ZS-I try to keep all of that pretty intuitive but also very secondhand, even the plants or the containers. I love to figure out how I can grow a plant out of food that I’ve already eaten, so the avocados were perfect for that. In that sense they grow into symbols themselves, and that’s how I find the connection between the food industry and my studio practice. Otherwise, through experience as well, I’ll choose what kind of plants I grow. My Taro plant is probably my most exotic plant, and the inspiration for that came from my trip to Hawaii this past summer. I had this amazing opportunity to visit a very traditional Taro Farm, one of the last two on the island actually. It was beautiful, but it had kind of sadness to it. Being that they were so traditional, they were actually more for education than they are about production. I thought that traditionally being the obstacle for Hawaii’s Taro plant production was a shame. So I wanted to somehow include the Taro plant in my life repertoire for experimenting with urban agriculture and new ways of growing things.
MG - That’s exciting, it’s definitely flourishing. So where do you get your soil?

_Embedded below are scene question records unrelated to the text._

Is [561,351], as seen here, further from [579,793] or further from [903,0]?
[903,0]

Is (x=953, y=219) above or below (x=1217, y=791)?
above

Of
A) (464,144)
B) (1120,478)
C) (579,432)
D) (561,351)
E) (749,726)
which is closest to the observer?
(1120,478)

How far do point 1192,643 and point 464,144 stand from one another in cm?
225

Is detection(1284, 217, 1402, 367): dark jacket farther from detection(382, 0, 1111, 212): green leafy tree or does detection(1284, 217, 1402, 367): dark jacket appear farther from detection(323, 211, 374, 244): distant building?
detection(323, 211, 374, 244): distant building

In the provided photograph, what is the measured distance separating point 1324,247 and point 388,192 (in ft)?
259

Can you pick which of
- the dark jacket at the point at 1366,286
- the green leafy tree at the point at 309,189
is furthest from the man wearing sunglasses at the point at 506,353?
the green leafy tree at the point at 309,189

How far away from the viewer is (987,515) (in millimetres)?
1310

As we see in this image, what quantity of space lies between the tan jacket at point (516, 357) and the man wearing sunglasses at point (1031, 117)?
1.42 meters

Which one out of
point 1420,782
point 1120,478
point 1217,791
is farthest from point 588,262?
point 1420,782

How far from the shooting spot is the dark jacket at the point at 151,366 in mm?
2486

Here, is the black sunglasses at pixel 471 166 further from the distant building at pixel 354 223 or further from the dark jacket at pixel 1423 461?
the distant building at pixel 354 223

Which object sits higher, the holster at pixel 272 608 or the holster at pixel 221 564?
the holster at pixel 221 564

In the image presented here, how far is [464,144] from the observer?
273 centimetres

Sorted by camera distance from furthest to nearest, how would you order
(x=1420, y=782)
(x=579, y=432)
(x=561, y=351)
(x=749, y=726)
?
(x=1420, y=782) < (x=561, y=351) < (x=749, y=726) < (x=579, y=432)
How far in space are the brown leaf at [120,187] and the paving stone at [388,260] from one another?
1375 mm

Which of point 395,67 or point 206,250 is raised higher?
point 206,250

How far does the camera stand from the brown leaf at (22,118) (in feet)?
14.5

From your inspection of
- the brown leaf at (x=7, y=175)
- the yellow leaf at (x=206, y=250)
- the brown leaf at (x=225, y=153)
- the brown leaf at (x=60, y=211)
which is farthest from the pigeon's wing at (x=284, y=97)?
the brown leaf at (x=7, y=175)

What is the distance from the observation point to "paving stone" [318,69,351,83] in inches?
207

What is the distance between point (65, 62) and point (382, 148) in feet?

Z- That has been its own problem- I haven’t wanted to use miracle grow, because I’ve been trying to keep away from any sort of corporate involvement in my work. I really hate going to Lowes, so I eventually found this farm that’s about an hour up the road in Charlottesville that sells coconut husk. So that was an exciting thing.
MG - Do you think of your work as more of performance?
ZS-Personally, yes. I think my work has been an attempt to blur those lines between life and art making, whereas I didn’t have to separate my lifestyle from my art practice. So I could learn about both things by doing the same thing, which has been growing plants recently. I heard a lecture from Nato Thompson, who's a pretty big figure in the socially engaged art movement, and he talks a lot about lifestyle being a performance. Which I think is a really cool idea, and I would love to get closer to myself through my art practices, rather than me living my life, and then coming to the studio and doing other things.
MG - So I think your choice to avoid corporate involvement in your work, adds an additional layer of politics to the pieces. Do you think that is something you feel like the viewer needs to know, or is it more of a personal decision?
ZS - I think that it’s a personal choice, but I also think it’s present in my work. I’ve never thought of actively communicating that to my viewers, which may be something I should consider, though I do think that is the energy of my work. Even this tomato farm is very anti corporate and anti-capitalist in its own right. Since we’re growing plants in spaces that already have a function, we aren't about space, and therefore we aren’t about money. With traditional farms you always have to rent a space, and money is always involved in inhabiting a space. From there you’re forced to be about production, so the luckiest part about all these participants growing plants in their living rooms is that it isn’t about money anymore because we don’t have that space element. So it is very anti-capitalist, and I don't think that is the most important part but i do think it’s an awesome thumbs up to the project. Though, I’ve never considered whether other people think of it that way too.